-- PASSAGE SHOWN --
---------------
Find the longest path in a directed cyclic graph from a source s to a destination f. Assume no positive weight cycles exists?

I am not sure if this will work (need to check it) but... you can do something similar to: Let min = min weight on the graph. Max = max weight on the graph. Set new weights for all edges = wNew(e) = max - (wOld(e)-min).

Now there are now negative wights and the weights are in reverse order (meaning if w(e1) was bigger than w(e2) it is now smaller). What if we will search now for the shortest path?

Just negate your edge weights and run a shortest path algorithm (e.g. , Bellman-Ford). Zero-weight cycles could be an issue. You'll need to break ties on your paths by picking the shortest one (in length, not in weight).

One way to do that is to make your weights be a pair (-(original weight), 1), add them pairwise, and do lexicographic ordering. See also stackoverflow.com/questions/1256331/long....
---------------
-- DATASET EXTRACT --
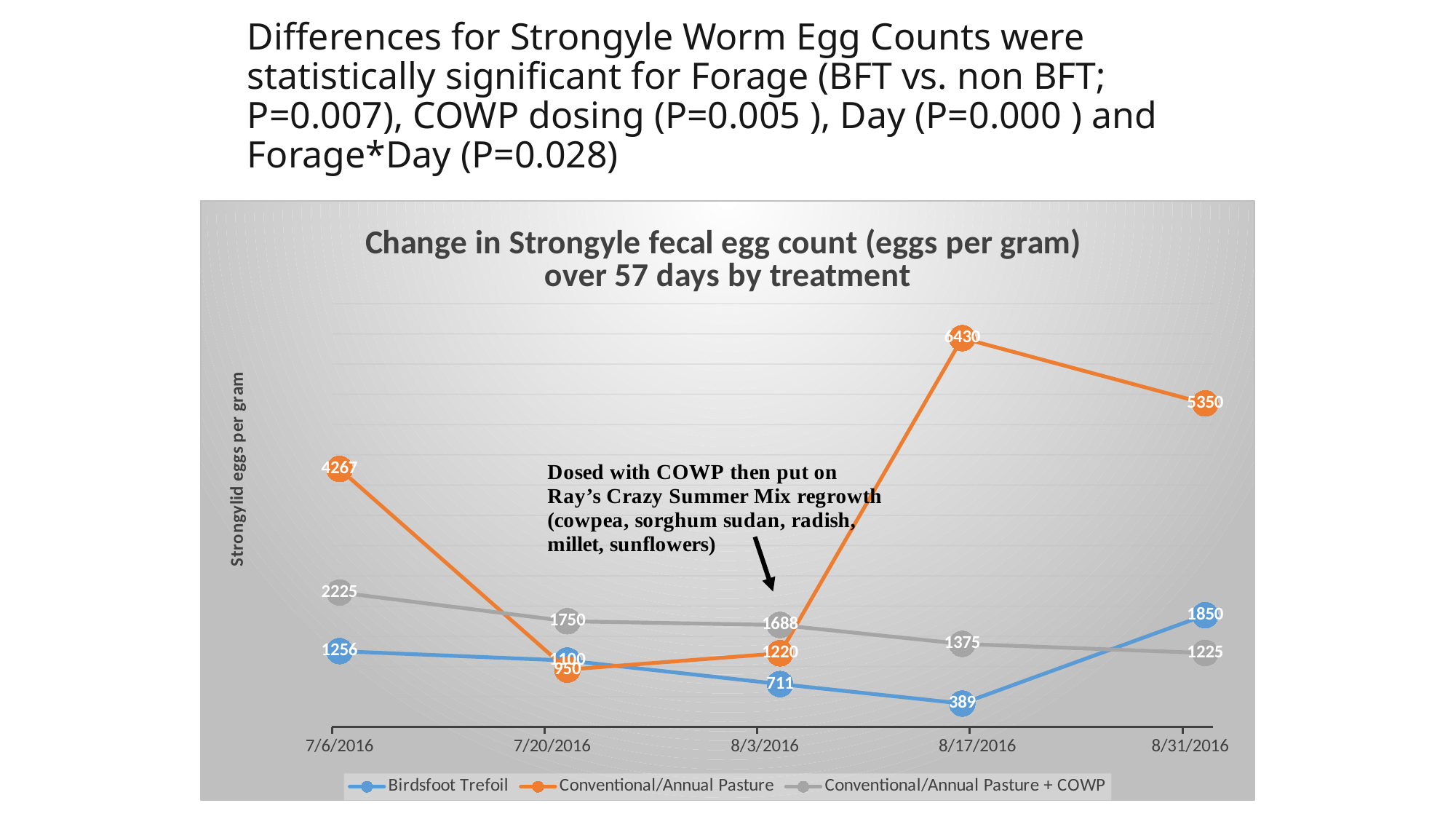
What is the value for Conventional/Annual Pasture on 7/6/2016? 4267 What is the difference between the Conventional/Annual Pasture values on 8/17/2016 and 8/31/2016? 1080 What type of chart is shown on the slide? line chart On which date does Conventional/Annual Pasture reach its highest value? 8/17/2016 On which date does Birdsfoot Trefoil have its lowest value? 8/17/2016 What is the value for Birdsfoot Trefoil on 8/17/2016? 389 How many series does the legend list? 3 How many dates are shown on the x axis? 5 What is the title of the chart? Change in Strongyle fecal egg count (eggs per gram) over 57 days by treatment Does the Conventional/Annual Pasture + COWP series rise or fall from 7/6/2016 to 8/31/2016? fall What is the value for Conventional/Annual Pasture + COWP on 8/31/2016? 1225 Which series has the larger value on 8/31/2016, Birdsfoot Trefoil or Conventional/Annual Pasture + COWP? Birdsfoot Trefoil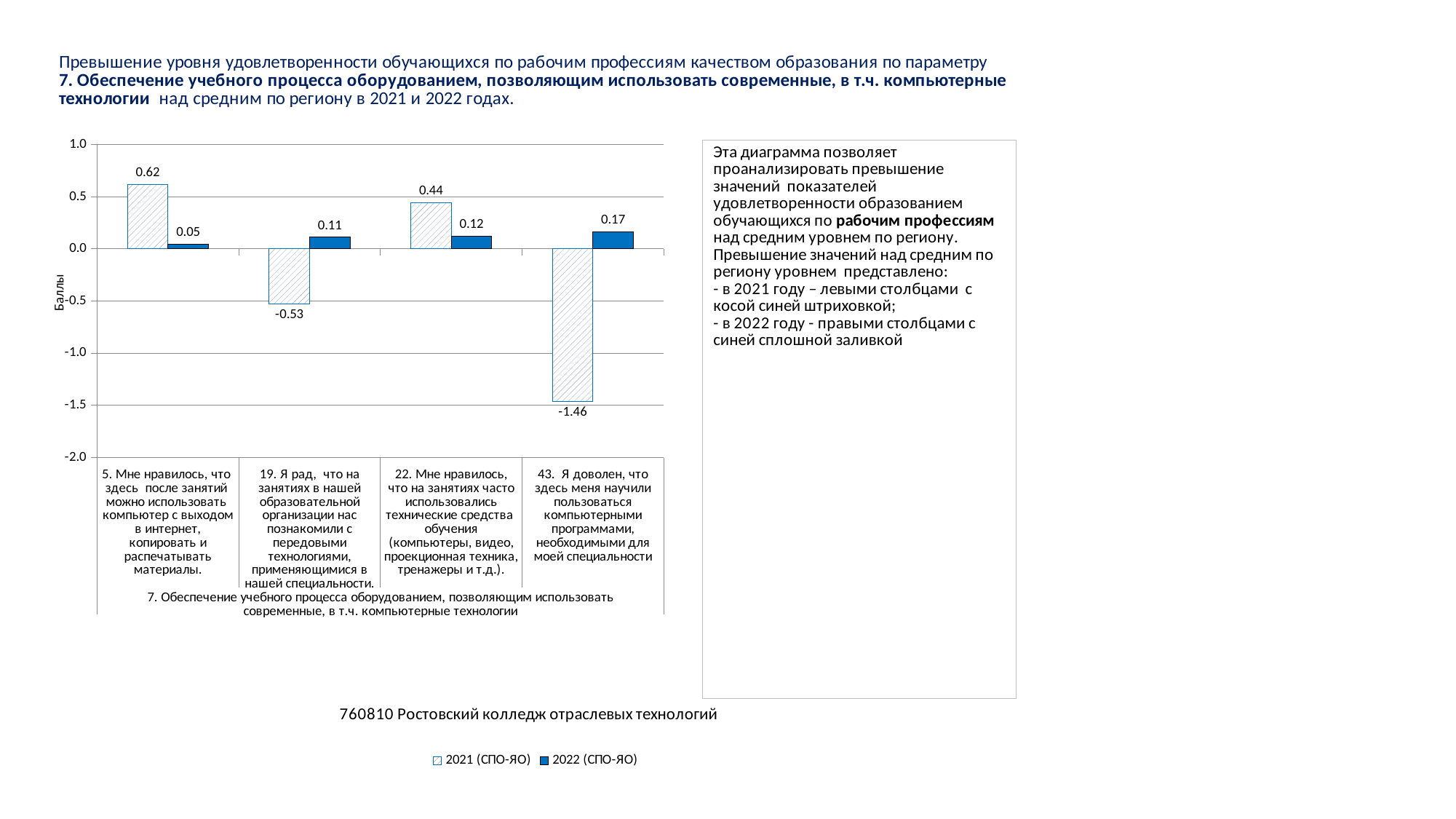
What type of chart is shown on the slide? Bar chart Which category has the lowest 2021 (СПО-ЯО) value? 43. Я доволен, что здесь меня научили пользоваться компьютерными программами, необходимыми для моей специальности What is the difference between the 2021 and 2022 values for category 5? 0.57 For category 22, which is larger: the 2021 value or the 2022 value? 2021 (0.44) What is the 2021 (СПО-ЯО) value for category 5 ("Мне нравилось, что здесь после занятий можно использовать компьютер...")? 0.62 Which category has the highest 2022 (СПО-ЯО) value? 43. Я доволен, что здесь меня научили пользоваться компьютерными программами, необходимыми для моей специальности What is the 2021 (СПО-ЯО) value for category 19 ("Я рад, что на занятиях в нашей образовательной организации нас познакомили с передовыми технологиями...")? -0.53 Which category has the highest 2021 (СПО-ЯО) value? 5. Мне нравилось, что здесь после занятий можно использовать компьютер с выходом в интернет, копировать и распечатывать материалы. How many series does the legend list? 2 What is the difference between the 2022 values for category 43 and category 5? 0.12 What is the 2022 (СПО-ЯО) value for category 43 ("Я доволен, что здесь меня научили пользоваться компьютерными программами...")? 0.17 How many categories are shown on the x axis of the chart? 4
---------------
-- TASKS TO CARRY OUT --
**A.** In the longest-path thread, translate this sentence into Spanish: "You'll need to break ties on your paths by picking the shortest one (in length, not in weight)."
**B.** Please set down word for word the part of the longest-path thread starting with "I am not sure" and going on through "the shortest path?".

-- OUTPUTS BY TASK --
**A.** Tendrás que desempatar tus caminos eligiendo el más corto (en longitud, no en peso).

**B.**
I am not sure if this will work (need to check it) but... you can do something similar to: Let min = min weight on the graph. Max = max weight on the graph. Set new weights for all edges = wNew(e) = max - (wOld(e)-min).

Now there are now negative wights and the weights are in reverse order (meaning if w(e1) was bigger than w(e2) it is now smaller). What if we will search now for the shortest path?